I am going to design a neural network which will be able to break a 5-letter word into its corresponding syllables (hybrid syllables, I mean it will not strictly adhere to grammatical syllable rules but will be based on some training sets I provide).

Example: "train" -> "tra"-"in".

I think of implementing it in terms of some feedforward neural network with 1 input layer, 1 hidden layer and 1 output layer.

There will be 5 input nodes in the form of decimals (1/26 = 0.038 for 'A' ; 2/26 = 0.076 for 'B', etc.)

The output layer consists of 4 nodes, which corresponds to each gap between two characters in the word.

And fires as follows:

  • For "train" ("tra"-"in"), the input is (0.769, 0.692, 0.038, 0.346, 0.538) and the output would be (0, 0, 1, 0).

  • For "boric" ("bo"-"ri"-"c"), the input is something else, and the output is (0, 1, 0, 1).

Is it possible to implement the neural network in the way I am doing? If possible, then how will I decide the number of hidden layers and nodes in each layer?

In the book I am reading, the XOR gate problem and its implementation using hidden layer is given. In XOR, we could decide the number of nodes and hidden layers required by seeing the linear separability of XOR using two lines.
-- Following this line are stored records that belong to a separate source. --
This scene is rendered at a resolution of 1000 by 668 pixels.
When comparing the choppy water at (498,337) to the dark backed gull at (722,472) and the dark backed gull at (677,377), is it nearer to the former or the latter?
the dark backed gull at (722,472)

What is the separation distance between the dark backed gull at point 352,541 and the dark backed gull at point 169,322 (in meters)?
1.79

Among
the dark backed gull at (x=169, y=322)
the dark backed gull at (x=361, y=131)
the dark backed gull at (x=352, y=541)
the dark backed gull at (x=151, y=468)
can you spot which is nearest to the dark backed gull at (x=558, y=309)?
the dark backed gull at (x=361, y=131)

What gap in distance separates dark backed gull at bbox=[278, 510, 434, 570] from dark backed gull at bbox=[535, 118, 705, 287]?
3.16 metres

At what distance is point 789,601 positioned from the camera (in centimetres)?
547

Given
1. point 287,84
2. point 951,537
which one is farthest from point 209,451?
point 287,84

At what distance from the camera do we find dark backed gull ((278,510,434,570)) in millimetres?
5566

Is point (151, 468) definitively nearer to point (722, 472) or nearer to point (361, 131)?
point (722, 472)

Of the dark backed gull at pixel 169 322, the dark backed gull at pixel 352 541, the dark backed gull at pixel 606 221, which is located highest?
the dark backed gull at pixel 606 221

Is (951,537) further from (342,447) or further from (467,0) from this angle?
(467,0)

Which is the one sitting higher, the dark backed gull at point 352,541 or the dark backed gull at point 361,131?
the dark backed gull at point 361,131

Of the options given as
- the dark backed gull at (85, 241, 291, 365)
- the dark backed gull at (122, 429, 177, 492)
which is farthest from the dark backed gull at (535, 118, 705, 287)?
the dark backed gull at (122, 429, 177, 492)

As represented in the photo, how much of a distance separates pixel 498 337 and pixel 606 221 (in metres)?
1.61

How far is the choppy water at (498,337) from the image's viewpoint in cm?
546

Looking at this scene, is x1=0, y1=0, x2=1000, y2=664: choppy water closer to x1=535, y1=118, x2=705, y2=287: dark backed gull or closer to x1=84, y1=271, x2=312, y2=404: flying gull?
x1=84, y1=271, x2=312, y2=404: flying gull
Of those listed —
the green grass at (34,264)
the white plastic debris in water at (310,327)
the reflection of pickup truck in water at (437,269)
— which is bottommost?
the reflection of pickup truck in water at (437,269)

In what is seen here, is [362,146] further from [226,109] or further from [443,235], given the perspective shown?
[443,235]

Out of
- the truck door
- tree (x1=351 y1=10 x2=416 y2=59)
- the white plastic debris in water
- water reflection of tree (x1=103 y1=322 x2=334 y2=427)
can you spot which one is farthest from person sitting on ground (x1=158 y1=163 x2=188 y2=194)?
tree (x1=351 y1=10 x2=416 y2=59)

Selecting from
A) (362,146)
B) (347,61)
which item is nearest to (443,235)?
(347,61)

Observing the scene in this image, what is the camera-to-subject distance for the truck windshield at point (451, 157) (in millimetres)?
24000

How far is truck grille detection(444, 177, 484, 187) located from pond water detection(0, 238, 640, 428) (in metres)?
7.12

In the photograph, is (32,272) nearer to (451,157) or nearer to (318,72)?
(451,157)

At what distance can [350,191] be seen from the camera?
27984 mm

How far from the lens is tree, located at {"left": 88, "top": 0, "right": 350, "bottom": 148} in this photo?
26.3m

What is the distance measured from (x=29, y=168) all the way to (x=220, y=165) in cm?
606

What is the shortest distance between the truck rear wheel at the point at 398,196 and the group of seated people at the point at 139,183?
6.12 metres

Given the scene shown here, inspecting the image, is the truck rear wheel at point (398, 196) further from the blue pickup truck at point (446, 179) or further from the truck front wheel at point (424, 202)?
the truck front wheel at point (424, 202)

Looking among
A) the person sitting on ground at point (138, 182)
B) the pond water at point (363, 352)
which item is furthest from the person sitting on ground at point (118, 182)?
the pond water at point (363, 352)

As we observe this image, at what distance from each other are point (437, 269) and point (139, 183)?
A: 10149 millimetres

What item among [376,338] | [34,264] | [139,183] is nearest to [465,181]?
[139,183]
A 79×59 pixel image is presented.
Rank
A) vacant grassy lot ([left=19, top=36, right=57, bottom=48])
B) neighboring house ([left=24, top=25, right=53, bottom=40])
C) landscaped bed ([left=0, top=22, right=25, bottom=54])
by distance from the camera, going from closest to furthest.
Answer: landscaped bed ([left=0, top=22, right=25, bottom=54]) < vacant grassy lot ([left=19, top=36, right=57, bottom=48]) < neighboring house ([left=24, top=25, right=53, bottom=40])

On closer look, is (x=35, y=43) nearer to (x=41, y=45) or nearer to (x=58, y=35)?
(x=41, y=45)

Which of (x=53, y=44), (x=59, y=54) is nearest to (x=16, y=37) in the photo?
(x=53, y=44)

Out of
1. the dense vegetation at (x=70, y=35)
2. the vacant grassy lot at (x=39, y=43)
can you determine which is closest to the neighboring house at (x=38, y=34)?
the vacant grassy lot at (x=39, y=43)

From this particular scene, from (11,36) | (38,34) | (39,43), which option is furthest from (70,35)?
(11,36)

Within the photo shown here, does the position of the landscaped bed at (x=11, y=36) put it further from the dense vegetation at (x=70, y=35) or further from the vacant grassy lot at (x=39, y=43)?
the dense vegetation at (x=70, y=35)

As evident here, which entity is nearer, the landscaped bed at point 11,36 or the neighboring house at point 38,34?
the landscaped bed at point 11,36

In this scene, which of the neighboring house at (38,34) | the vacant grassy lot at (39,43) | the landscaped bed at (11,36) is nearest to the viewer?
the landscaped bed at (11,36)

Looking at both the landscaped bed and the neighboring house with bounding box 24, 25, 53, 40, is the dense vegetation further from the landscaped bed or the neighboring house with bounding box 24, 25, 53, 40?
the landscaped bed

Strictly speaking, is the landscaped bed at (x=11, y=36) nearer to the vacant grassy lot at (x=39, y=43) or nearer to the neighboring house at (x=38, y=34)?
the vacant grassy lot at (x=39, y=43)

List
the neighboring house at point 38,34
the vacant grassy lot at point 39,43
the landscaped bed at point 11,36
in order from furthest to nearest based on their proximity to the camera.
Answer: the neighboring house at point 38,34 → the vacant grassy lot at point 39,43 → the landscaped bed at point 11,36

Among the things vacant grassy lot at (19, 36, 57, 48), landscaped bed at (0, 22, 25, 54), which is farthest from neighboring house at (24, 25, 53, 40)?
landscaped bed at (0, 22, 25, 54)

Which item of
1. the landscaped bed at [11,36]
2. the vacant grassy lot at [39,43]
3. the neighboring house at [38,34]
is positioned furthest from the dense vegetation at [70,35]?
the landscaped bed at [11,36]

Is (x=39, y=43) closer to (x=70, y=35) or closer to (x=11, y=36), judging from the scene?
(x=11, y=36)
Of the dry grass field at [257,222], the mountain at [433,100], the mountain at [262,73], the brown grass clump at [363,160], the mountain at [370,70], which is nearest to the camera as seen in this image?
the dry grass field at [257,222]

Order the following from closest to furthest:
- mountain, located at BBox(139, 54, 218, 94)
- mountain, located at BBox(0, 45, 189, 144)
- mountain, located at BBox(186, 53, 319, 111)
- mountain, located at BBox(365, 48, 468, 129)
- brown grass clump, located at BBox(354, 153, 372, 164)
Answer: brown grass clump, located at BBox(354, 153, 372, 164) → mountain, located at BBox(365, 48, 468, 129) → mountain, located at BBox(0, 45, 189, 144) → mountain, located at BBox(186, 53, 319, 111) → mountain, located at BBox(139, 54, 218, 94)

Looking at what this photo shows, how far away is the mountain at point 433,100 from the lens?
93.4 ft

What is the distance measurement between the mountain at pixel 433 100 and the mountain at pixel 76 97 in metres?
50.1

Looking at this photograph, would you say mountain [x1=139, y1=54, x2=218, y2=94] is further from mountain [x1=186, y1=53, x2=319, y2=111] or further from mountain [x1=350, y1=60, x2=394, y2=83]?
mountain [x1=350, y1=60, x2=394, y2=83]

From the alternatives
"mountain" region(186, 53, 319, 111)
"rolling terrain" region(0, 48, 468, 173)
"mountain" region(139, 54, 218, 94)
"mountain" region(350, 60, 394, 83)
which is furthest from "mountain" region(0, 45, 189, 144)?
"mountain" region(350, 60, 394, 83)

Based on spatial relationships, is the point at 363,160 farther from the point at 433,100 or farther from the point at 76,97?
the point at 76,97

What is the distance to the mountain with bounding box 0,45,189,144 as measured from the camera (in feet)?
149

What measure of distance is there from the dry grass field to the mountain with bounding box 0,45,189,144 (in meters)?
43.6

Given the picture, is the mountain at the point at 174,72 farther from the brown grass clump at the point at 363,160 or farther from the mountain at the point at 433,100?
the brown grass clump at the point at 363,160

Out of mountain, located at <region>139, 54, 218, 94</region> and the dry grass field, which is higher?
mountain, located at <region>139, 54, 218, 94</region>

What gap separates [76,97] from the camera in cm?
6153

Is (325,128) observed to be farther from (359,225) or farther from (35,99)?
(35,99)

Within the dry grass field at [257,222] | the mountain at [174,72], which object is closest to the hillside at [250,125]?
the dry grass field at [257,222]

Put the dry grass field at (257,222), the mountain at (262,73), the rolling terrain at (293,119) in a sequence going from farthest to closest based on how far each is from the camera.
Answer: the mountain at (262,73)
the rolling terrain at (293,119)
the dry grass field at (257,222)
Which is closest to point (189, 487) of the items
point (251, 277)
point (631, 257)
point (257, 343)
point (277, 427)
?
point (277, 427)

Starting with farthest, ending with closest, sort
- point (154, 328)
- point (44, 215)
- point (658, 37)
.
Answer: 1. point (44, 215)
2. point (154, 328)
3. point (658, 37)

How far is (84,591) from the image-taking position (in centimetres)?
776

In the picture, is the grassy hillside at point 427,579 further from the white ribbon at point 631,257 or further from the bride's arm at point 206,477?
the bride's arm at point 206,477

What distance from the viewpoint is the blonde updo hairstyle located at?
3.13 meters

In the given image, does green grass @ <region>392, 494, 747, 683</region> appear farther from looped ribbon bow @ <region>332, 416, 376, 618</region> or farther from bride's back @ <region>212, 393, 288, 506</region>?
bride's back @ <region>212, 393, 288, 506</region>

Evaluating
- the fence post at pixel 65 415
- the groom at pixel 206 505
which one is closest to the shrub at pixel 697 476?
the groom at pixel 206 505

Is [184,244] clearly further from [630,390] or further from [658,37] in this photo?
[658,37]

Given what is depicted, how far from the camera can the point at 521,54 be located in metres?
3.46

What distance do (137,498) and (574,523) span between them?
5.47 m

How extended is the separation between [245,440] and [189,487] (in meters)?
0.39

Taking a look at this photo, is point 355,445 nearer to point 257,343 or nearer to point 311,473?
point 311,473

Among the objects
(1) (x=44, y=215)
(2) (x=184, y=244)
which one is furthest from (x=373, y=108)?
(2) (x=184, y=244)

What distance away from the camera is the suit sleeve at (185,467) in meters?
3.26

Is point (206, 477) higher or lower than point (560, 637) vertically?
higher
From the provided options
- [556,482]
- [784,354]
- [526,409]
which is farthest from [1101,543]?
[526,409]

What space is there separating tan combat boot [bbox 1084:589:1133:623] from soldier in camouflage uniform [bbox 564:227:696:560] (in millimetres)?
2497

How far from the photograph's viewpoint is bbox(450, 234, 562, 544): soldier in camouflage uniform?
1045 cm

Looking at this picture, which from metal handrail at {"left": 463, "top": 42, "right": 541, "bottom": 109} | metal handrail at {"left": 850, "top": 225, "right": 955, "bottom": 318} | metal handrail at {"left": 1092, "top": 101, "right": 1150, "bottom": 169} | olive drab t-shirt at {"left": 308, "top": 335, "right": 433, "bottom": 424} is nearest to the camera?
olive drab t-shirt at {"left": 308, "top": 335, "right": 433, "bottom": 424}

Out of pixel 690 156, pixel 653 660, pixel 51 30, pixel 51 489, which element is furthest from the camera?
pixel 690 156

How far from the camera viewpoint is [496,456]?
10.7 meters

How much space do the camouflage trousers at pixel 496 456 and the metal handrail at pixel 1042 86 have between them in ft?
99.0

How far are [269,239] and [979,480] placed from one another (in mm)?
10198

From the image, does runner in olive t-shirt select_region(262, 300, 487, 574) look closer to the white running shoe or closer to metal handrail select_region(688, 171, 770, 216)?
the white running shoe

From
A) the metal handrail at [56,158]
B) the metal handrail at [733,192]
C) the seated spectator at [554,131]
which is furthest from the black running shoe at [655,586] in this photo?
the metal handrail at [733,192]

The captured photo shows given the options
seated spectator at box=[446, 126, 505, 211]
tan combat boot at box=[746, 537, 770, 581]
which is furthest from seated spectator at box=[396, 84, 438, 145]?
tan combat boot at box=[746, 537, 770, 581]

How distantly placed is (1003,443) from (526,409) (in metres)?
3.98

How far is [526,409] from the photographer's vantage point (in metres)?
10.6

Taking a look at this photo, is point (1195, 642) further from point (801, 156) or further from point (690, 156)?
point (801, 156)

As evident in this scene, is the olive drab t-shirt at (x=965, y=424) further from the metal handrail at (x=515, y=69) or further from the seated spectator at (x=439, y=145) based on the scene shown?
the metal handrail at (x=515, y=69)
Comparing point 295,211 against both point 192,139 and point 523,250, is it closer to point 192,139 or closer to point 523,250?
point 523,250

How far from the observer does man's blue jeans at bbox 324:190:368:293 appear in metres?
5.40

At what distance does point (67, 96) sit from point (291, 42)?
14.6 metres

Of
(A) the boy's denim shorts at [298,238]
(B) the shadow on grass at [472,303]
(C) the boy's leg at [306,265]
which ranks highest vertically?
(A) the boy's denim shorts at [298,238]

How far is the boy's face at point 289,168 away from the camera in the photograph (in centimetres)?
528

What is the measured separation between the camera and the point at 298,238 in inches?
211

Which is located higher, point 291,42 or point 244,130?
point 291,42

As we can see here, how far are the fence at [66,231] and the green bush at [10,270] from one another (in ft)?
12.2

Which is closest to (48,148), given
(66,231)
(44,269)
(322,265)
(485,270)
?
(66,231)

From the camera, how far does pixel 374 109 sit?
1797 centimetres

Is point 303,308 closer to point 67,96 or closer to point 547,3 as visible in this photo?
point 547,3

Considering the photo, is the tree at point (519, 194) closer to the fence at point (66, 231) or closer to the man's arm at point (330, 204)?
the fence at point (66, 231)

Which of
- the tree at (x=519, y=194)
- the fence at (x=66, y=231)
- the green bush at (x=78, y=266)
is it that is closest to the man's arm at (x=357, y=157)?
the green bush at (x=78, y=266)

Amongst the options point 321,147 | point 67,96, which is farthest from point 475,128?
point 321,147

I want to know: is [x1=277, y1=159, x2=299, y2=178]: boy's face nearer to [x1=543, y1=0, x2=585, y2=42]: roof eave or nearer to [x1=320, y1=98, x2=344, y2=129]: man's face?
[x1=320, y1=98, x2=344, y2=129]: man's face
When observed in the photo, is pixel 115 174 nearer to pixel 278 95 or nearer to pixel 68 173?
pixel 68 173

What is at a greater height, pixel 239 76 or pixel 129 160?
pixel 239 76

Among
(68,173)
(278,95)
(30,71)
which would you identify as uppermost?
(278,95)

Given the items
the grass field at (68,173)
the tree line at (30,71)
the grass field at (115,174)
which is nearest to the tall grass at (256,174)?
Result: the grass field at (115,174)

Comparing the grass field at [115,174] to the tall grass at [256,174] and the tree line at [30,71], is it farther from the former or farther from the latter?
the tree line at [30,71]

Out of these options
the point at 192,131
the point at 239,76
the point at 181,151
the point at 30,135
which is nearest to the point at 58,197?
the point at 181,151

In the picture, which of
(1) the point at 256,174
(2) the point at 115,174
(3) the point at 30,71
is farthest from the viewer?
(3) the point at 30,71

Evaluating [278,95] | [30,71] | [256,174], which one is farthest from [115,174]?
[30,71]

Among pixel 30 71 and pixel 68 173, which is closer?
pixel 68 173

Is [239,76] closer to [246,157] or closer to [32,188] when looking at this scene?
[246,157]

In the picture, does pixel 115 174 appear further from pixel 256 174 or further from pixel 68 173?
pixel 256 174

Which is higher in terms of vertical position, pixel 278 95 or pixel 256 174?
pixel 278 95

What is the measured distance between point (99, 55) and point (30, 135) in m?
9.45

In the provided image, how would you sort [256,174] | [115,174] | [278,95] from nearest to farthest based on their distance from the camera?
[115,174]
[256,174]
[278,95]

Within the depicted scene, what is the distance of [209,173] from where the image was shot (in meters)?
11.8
But here I think such analysis can't be made..

So, how do I proceed? Or is it a trial and error process?


1 Answer 1


I would highly recommend modeling things differently with regard to how letters are presented to the model. While the problem is more natural, perhaps, for a Convolutional or Recurrent Neural Network, there's no problem to try and run this on a feed forward network. However, the way you give letters as input will be very confusing for a network and will make learning very hard. I'd recommend using one hot encoding or even a binary encoding for the letters. If this is for more than playing around I'd try and add some info (encode whether the letter is in "aeiou" in a separate bit).

As for the hidden layers, try playing around a bit. Two systematic approaches are to start very simple and make the model more complicated, or start complicated and make your model simpler (or just normalize a lot). Look at the performance on the training set and on a separate validation set during training. If the model keeps on improving on the training data but starts to deteriorate on the validation data, you're probably over fitting. In this case you should either make the model simpler (fewer nodes, fewer layers) or regularize (start with l2 normalization on the weights). If the data doesn't perform well on the training data, you may wish to make the model more complex.

Once you've tried the feedforward network, really do try CNN or RNNs for this task.